The game of rugby forms incredible bonds between individuals - and on Saturday, against Glasgow, the Munster team - and their peerless captain, Peter O'Mahony - paid tribute to the power of one such bond they all shared with a remarkable man.
There are no brave men and cowardly men in the world, my son. There are only brave men. To be born, to live, to die - that takes courage enough in itself, and more than enough.
We are all brave men and we are all afraid, and what the world calls a brave man, he too is brave and afraid like all the rest of us. Only he is brave for five minutes longer.

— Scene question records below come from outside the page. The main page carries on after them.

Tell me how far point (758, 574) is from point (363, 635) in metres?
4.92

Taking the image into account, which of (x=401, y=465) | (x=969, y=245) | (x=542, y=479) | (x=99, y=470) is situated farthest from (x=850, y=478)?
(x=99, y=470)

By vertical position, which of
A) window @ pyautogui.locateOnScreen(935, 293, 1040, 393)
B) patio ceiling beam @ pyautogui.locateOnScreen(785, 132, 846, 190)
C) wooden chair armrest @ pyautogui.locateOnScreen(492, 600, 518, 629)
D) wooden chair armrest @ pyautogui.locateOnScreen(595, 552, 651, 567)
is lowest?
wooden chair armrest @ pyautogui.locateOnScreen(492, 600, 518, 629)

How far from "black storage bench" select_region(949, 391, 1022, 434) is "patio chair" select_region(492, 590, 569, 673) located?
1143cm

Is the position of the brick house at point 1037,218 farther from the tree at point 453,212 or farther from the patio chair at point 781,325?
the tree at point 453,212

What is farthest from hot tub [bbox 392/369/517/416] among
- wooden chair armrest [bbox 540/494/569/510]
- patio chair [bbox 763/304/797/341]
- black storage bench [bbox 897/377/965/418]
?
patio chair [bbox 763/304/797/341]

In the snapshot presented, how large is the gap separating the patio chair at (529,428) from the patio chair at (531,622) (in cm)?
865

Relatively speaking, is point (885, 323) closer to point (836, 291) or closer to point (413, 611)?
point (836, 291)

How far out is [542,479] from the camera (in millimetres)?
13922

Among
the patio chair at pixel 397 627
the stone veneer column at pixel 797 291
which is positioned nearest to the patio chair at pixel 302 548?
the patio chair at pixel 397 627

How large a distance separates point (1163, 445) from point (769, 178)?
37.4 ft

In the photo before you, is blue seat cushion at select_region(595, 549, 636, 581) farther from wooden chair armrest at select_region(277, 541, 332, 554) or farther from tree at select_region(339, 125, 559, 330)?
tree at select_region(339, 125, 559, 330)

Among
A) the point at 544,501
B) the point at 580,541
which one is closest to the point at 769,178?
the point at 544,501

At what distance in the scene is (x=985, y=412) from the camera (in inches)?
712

- 'The Guns of Navarone', Alistair MacLean
They are all brave for longer than the rest of us, these men. And that is what makes them remarkable. On Saturday, Peter O'Mahony led out the red jerseys of Munster against Glasgow, riding on a wave of almost unfathomable emotion. And in a week that was full of emotion expressed in powerful words and gestures, this way of giving tribute to a man he described as his "brother" was, you sensed, the one O'Mahony preferred. For it is through Anthony Foley's actions - not words - that O'Mahony's admiration for him was first formed. It is through actions, not words, that rugby manifests unique and incredible bonds between individuals. It is actions, not words, that make it such a remarkable and human sport.
To watch fifteen men or women run onto a rugby pitch against fifteen others is to witness a timeless ritual that has been practised as long as there have been warring clans in Ireland, as long as men have felt bonds with one another and battled together against a common foe. When we dip out of modern civilisation and watch eighty minutes of rugby we are really watching a transportation back in time, the stripping away of human beings into raw emotion, passion and desire.
Yes, there are cool heads and tactics and rules. But rugby is the closest thing we have now to the legendary tales of war and battle between mythical foes. It is, indeed, the closest we would ever want to get to war; sport, especially rugby, is civilised war. And it is through that war that bonds are formed, the strength of which those of us on the outside cannot begin to imagine.
When former rugby players look each other in the eye and shake hands, embrace and laugh or cry about old times, memories and lost friends, they don't need any reassurance that the man or woman opposite them would die for them. They have seen that, first hand. They have felt it in a ruck or a scrum or when a fight breaks out. They have sensed it. That is why they are so incredibly close. And it is why there has been such pain felt by the rugby fraternity in the past week.
Alan Quinlan and Ronan O'Gara and Keith Wood - they have looked into Anthony Foley's eyes and he into theirs and a mutual respect and love has been formed in bloody battle, pain and hurt. In the middle of a physical storm they have held each other up and been at each other's back and that is why it hurts so very badly when they lose one of their own, when they feel - for once - powerless to help their companion.
The love Munster fans had - and will always have - for Anthony Foley was borne out of seeing him, time and again, put his body on the line for his province, his people, his clan - like an age-old chief, appointed by his kinsmen to defend his clan and refusing to bend until the air was knocked out of him and his body too tired to go on. That O'Mahony now fills that role is fitting; his whole-hearted and passionate commitment to it is the reason that Munster supporters have a special place in their heart for him - like they did for Doug Howlett and Paul O'Connell before him.
To be born, to live, to die - that requires all of our courage. To step onto a rugby pitch and do battle in the face of such grief, such loss - that takes even more, a level of courage most people cannot even imagine.
Peter O'Mahony is brave and afraid like the rest of us. Only he - this glorious tribute to Anthony Foley, this emblem of all that is great and mighty about Munster rugby - is brave for eighty minutes longer.